(练习任务):
**A)** 根据关于 Distiset 的文段回答：
(i) ImageGeneration 任务从哪个版本开始提供？
(ii) 默认情况下，所有过程在内部使用图像的哪种表示形式？
(iii) 要把 Distiset 保存到云提供商，可以使用哪个参数？
**B)** 判断下列说法是否符合关于 Distiset 的文段。每题答“是”或“否”，并原样引用起决定作用的原文。
(i) transform_columns_to_image 只能转换单个列，不能传入列表。
(ii) 文中的示例 pipeline 取自仓库根目录的 examples/image_generation.py。
(iii) 从磁盘保存和加载的方法与 datasets.load_from_disk 和 datasets.Dataset.save_to_disk 的工作方式不同。
**C)** 请照录关于 Distiset 的文段中的一段原文：从含有“自 1.5.0 版本起，我们有了”的词句开始，到“distiset = pipeline.run(use_cache=False, dataset=ds)”结束。

(阅读文段):
========================================================================

Distiset 对象有一个新方法 transform_columns_to_image，专门用于在将数据集推送到 hugging face hub 之前将图像转换为 PIL.Image.Image。

自 1.5.0 版本起，我们有了 ImageGeneration 任务，该任务能够从文本生成图像。默认情况下，所有过程将在内部使用图像的字符串表示形式。这样做是为了在处理时简化操作。但是，为了利用 Hugging Face Hub 的功能，如果生成的数据集将存储在那里，则合适的 Image 对象可能更可取，这样我们就可以在数据集查看器中看到图像。让我们看一下从仓库根目录的“examples/image_generation.py”中提取的以下 pipeline，看看我们如何做到这一点

# Assume all the imports are already done, we are only interested
with Pipeline(name="image_generation_pipeline") as pipeline:
    img_generation = ImageGeneration(
        name="flux_schnell",
        llm=igm,
        InferenceEndpointsImageGeneration(model_id="black-forest-labs/FLUX.1-schnell")
    )
    ...

if __name__ == "__main__":
    distiset = pipeline.run(use_cache=False, dataset=ds)
    # Save the images as `PIL.Image.Image`
+   distiset = distiset.transform_columns_to_image("image")
    distiset.push_to_hub(...)

在对我们可能生成的图像列调用 transform_columns_to_image 之后（在本例中，我们只想转换 image 列，但可以传递列表）。这将应用于我们在 pipeline 中拥有的任何叶节点，这意味着如果我们有不同的子集，则将在所有子集中找到“image”列，或者我们可以传递列列表。

从磁盘保存和加载¶

请注意，这些方法的工作方式与 datasets.load_from_disk 和 datasets.Dataset.save_to_disk 相同，因此参数直接传递给这些方法。这意味着您还可以使用 storage_options 参数将 Distiset 保存在云提供商中，包括 distilabel 工件（pipeline.yaml、pipeline.log 和带有数据集卡片的 README.md）。您可以在 datasets 文档此处中阅读更多内容。

========================================================================

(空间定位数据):
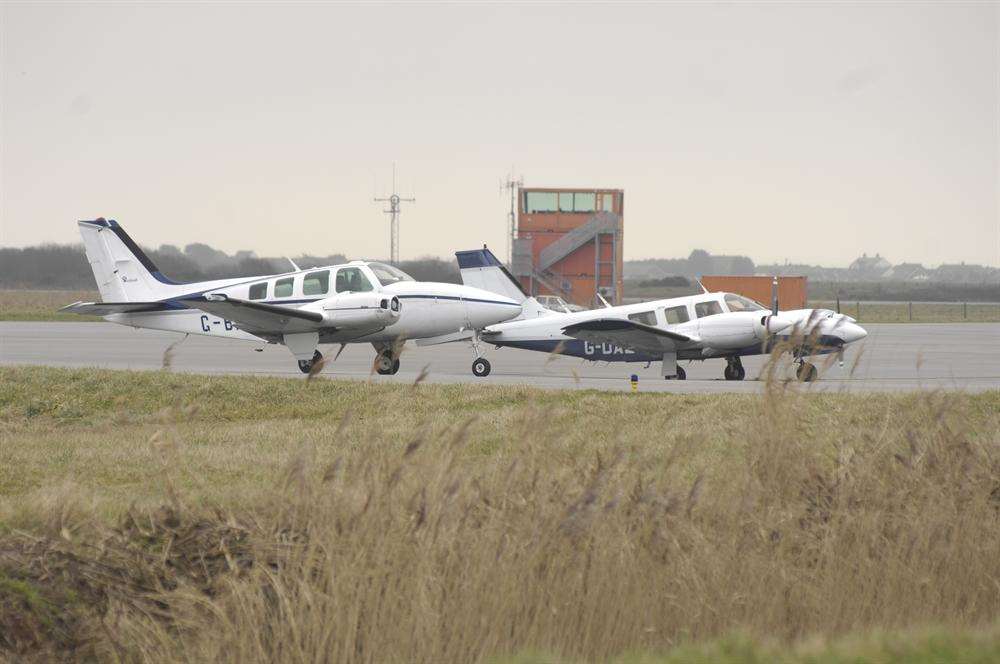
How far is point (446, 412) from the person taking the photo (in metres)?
14.7

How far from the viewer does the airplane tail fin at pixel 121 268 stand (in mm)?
25594

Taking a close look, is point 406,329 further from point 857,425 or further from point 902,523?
point 902,523

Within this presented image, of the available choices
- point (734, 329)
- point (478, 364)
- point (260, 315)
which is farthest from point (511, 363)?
point (260, 315)

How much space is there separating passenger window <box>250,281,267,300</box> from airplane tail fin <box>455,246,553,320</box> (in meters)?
5.37

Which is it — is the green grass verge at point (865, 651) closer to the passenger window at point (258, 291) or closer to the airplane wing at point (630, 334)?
the airplane wing at point (630, 334)

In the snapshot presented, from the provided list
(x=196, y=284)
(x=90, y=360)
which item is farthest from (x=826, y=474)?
→ (x=90, y=360)

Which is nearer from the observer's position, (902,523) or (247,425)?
(902,523)

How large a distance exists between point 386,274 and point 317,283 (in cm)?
146

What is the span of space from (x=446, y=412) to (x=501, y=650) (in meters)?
8.49

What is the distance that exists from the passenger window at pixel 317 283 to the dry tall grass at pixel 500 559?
16.1 metres

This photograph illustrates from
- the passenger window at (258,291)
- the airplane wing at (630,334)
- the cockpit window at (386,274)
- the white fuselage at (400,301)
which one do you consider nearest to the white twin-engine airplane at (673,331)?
the airplane wing at (630,334)

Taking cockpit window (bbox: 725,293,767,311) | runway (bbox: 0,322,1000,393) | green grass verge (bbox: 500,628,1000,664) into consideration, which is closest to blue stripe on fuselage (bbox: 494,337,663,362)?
runway (bbox: 0,322,1000,393)

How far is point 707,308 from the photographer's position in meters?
24.4

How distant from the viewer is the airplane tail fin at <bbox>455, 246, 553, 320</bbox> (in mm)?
27516
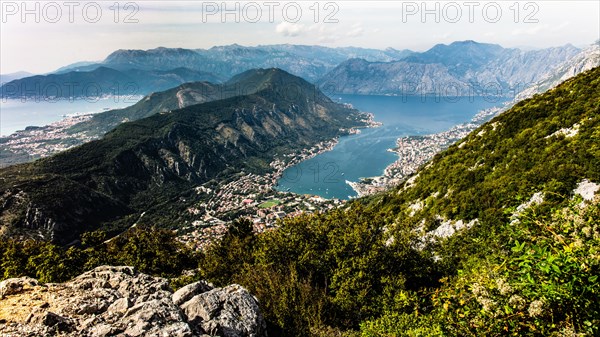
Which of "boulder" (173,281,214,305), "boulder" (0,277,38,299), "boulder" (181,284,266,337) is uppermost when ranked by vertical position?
"boulder" (0,277,38,299)

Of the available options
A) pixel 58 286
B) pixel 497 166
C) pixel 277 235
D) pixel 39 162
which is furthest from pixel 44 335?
pixel 39 162

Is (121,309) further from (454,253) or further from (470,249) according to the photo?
(454,253)

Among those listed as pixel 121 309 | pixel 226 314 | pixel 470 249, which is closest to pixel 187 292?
pixel 226 314

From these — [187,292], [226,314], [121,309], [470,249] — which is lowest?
[470,249]

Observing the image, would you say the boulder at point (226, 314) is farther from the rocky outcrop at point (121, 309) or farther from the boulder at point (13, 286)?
the boulder at point (13, 286)

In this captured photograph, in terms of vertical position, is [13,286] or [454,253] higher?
[13,286]

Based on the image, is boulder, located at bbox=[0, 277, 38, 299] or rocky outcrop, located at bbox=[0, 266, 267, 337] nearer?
rocky outcrop, located at bbox=[0, 266, 267, 337]

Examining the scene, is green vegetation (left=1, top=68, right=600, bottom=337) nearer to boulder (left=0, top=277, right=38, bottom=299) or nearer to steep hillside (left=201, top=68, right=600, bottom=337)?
steep hillside (left=201, top=68, right=600, bottom=337)

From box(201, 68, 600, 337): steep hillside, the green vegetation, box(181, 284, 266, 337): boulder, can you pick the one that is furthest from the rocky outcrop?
box(201, 68, 600, 337): steep hillside
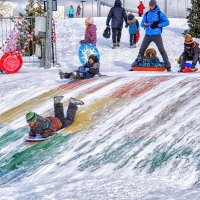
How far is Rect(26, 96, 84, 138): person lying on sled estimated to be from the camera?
6.99m

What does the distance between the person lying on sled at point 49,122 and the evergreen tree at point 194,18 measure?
1688 centimetres

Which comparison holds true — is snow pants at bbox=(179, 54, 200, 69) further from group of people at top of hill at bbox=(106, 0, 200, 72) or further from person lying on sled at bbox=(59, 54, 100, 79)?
person lying on sled at bbox=(59, 54, 100, 79)

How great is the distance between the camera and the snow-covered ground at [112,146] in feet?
16.3

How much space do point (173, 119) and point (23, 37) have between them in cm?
1427

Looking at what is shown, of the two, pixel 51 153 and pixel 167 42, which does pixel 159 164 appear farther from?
pixel 167 42

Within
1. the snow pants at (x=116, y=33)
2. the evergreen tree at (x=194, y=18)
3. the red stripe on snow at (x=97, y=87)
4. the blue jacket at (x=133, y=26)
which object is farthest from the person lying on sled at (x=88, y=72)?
the evergreen tree at (x=194, y=18)

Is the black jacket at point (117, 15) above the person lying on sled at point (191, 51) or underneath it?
above

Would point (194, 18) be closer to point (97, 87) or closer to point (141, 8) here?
point (141, 8)

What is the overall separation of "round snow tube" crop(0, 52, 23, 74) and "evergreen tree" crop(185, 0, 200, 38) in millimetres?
11706

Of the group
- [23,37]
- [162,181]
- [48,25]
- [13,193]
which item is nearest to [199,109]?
[162,181]

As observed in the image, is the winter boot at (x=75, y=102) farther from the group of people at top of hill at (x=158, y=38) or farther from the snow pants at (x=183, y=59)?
the snow pants at (x=183, y=59)

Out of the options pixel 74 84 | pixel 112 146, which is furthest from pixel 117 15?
pixel 112 146

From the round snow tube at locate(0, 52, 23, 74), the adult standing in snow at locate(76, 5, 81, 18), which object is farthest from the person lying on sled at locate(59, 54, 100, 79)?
the adult standing in snow at locate(76, 5, 81, 18)

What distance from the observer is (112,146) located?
20.3ft
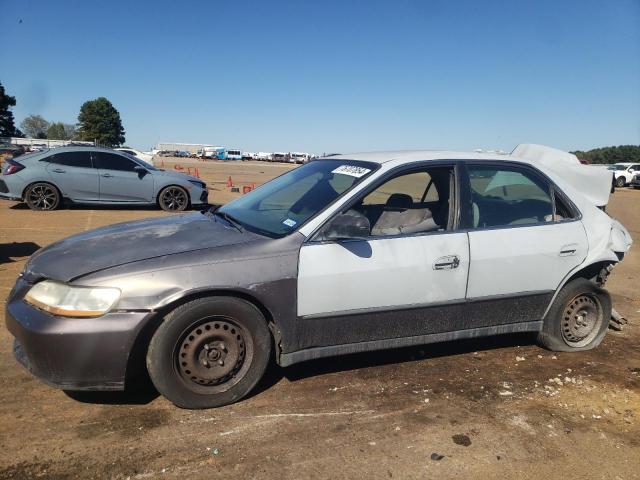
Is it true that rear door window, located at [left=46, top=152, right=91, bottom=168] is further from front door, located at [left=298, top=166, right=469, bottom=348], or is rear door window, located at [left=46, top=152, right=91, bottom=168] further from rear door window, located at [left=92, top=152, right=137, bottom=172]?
front door, located at [left=298, top=166, right=469, bottom=348]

========================================================================

(各题答案):
**A)**
(i) 1.5.0 版本。
(ii) 字符串表示形式。
(iii) storage_options 参数。

**B)**
(i) 否。“但可以传递列表”
(ii) 是。“从仓库根目录的“examples/image_generation.py”中提取的以下 pipeline”
(iii) 否。“这些方法的工作方式与 datasets.load_from_disk 和 datasets.Dataset.save_to_disk 相同”

**C)**
自 1.5.0 版本起，我们有了 ImageGeneration 任务，该任务能够从文本生成图像。默认情况下，所有过程将在内部使用图像的字符串表示形式。这样做是为了在处理时简化操作。但是，为了利用 Hugging Face Hub 的功能，如果生成的数据集将存储在那里，则合适的 Image 对象可能更可取，这样我们就可以在数据集查看器中看到图像。让我们看一下从仓库根目录的“examples/image_generation.py”中提取的以下 pipeline，看看我们如何做到这一点

# Assume all the imports are already done, we are only interested
with Pipeline(name="image_generation_pipeline") as pipeline:
    img_generation = ImageGeneration(
        name="flux_schnell",
        llm=igm,
        InferenceEndpointsImageGeneration(model_id="black-forest-labs/FLUX.1-schnell")
    )
    ...

if __name__ == "__main__":
    distiset = pipeline.run(use_cache=False, dataset=ds)